Эльга всхлипнула.
— Ты думаешь…
Мир никак не хотел становиться четким.
— Я думаю, что ты будешь меня слушаться, — сказал Скаринар. — Я многое знаю о смерти, представь, и могу сделать так, чтобы в тебе умерла, скажем, одна косточка, жилка, палец, нога, рука, глаз. А могу, если ты не согласишься, убивать по нескольку человек в день. Как ты понимаешь, мне не составит труда.
Эльга утерла слезы.
— А потом?
— Потом я стану сильнее и придумаю что-нибудь еще.
Скаринар показался из-за колонны и сморщился.
— Кошмар, — сказал он, — слезы портят твое лицо. Оно становится безобразным. Красным и опухшим. Куда это годится? Кстати, я тебе покажу сейчас, что достиг немалых успехов в своем искусстве. Да! Прекрасно! Знаешь, с этого мгновения плакать тебе уже не придется.
— Почему?
— Я только что убил твои слезы. Серьезно. Убил. Эй! — Мастер смерти захлопал в ладоши. — Кто-нибудь догадается убрать отсюда труп или мне сделать еще несколько? Новая госпожа мастер была бы не прочь отдохнуть с дороги.
За спиной его произошло торопливое движение, к возвышению стайкой подбежали слуги. Они за руки и за ноги вынесли мертвую Униссу.
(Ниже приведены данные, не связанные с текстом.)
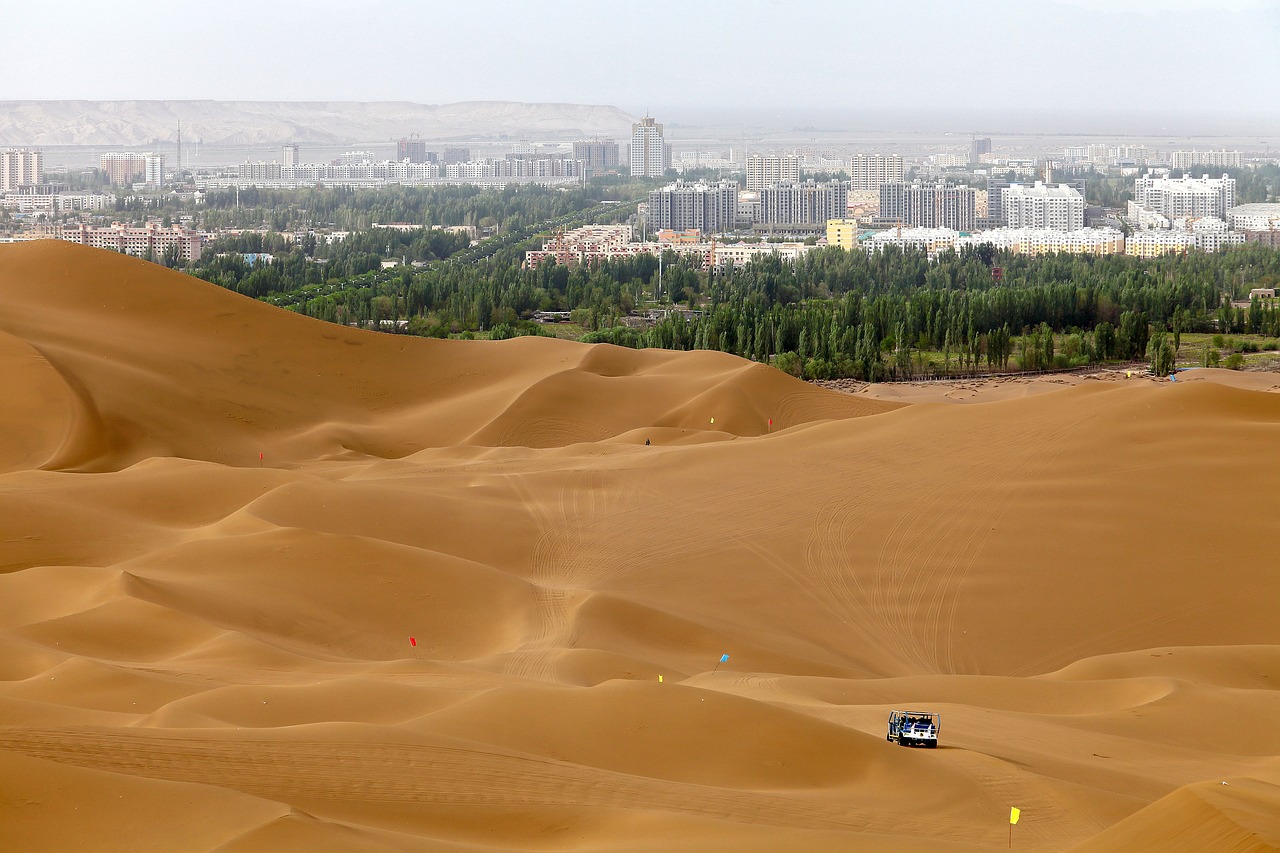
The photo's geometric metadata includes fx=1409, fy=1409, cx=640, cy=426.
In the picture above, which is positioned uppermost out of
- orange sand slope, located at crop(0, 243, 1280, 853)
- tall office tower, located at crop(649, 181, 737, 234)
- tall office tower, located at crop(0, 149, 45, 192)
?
tall office tower, located at crop(0, 149, 45, 192)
Эльга отвернулась.
— Значит, отдыхай, — сказал Скаринар. — Работать начнем завтра, работать быстро и качественно, я не собираюсь ждать результата вечно. — Он помолчал. — Не слышу ответа.
— Да, — прошептала Эльга.
— А погромче?
— Да!
Скаринар захохотал.
— Ах, как она хочет меня убить! — обратился он к пустоте стен, будто к невидимым зрителям. — Должно быть, это будет забавно.
Он с усмешкой посмотрел на Эльгу, притопнул ногой в легком башмаке и вышел, серебристым муландиром мелькнув между колонн.
Стайка юрких слуг, избегая поднимать на девушку глаза, разбежалась по залу, вытирая пыль и прибирая вещи. На столике у кресла появился поднос с фруктами и кувшин с водой. На вешалке — светлое платье.
Эльга легла брошенный прямо на пол соломенный тюфяк. Он пах Униссой Мару, ее листьями, хранил складки от головы и рук. Вот так, смежить веки, представить строгий взгляд, легкие пальцы, букет в доме в Гуммине, набранный еще мастером Криспом — девочка с желтыми, соломенными волосами.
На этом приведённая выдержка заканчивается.